Excerpt —
========

Susie was an inveterate traveler, and loved the explosion of Bayesian conferences that happened around the world in recent decades. She would often be among those closing down the bar or the dance floor at a conference. Besides travel, she loved jogging, wine and food (she even won an award one year from the wine society Verema, as the top food critic in Spain).
Susie received numerous honors, including being elected Fellow of the ASA in 1997, elected to the International Statistical Institute in 1997, elected Fellow of the IMS in 2008 and, in a bittersweet ceremony during the World Conference of ISBA in July, 2014, was in the first elected class of ISBA Fellows. The outpouring of admiration and love for her that was expressed by the attendees at the conference was inspiring. The next Objective Bayes conference will be held, in Susie’s honor, during the first week of June 2015—fittingly, in Valencia.

========

Data section —
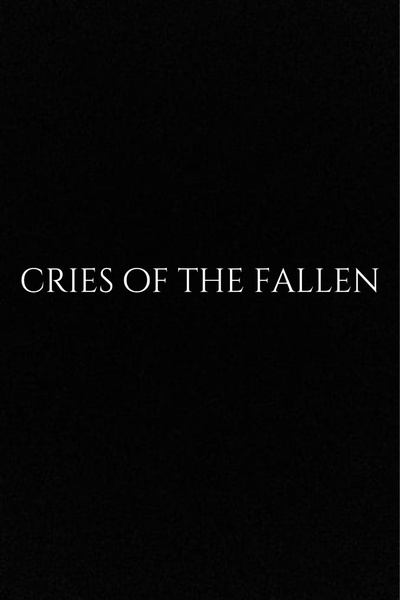 Cries of the fallen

========

Task instructions —
1. According to the remembrance of Susie, in which year was she elected Fellow of the IMS?
2. Edit the remembrance of Susie, starting at the words "Susie received numerous" and ending after "2015—fittingly, in Valencia.", and replace "inspiring" with "moving".
3. Pick up the remembrance of Susie after its final sentence and keep writing.

Task-by-task outputs —
1. 2008

2.
Susie received numerous honors, including being elected Fellow of the ASA in 1997, elected to the International Statistical Institute in 1997, elected Fellow of the IMS in 2008 and, in a bittersweet ceremony during the World Conference of ISBA in July, 2014, was in the first elected class of ISBA Fellows. The outpouring of admiration and love for her that was expressed by the attendees at the conference was moving. The next Objective Bayes conference will be held, in Susie’s honor, during the first week of June 2015—fittingly, in Valencia.

3.
Those who had the privilege of knowing Susie will remember her not only as an outstanding statistician and tireless advocate for Bayesian statistics, but also as someone lively, funny, and extremely generous. She entered the hearts of everyone who came to know her, and will remain in our hearts forever.
Contributions can be made, in Susie’s memory, to an endowment fund created by ISBA, at https://bayesian.org/civicrm/contribute/transact?reset=1&id=33, to support an award, prize or lecture (TBD) in Susie’s name.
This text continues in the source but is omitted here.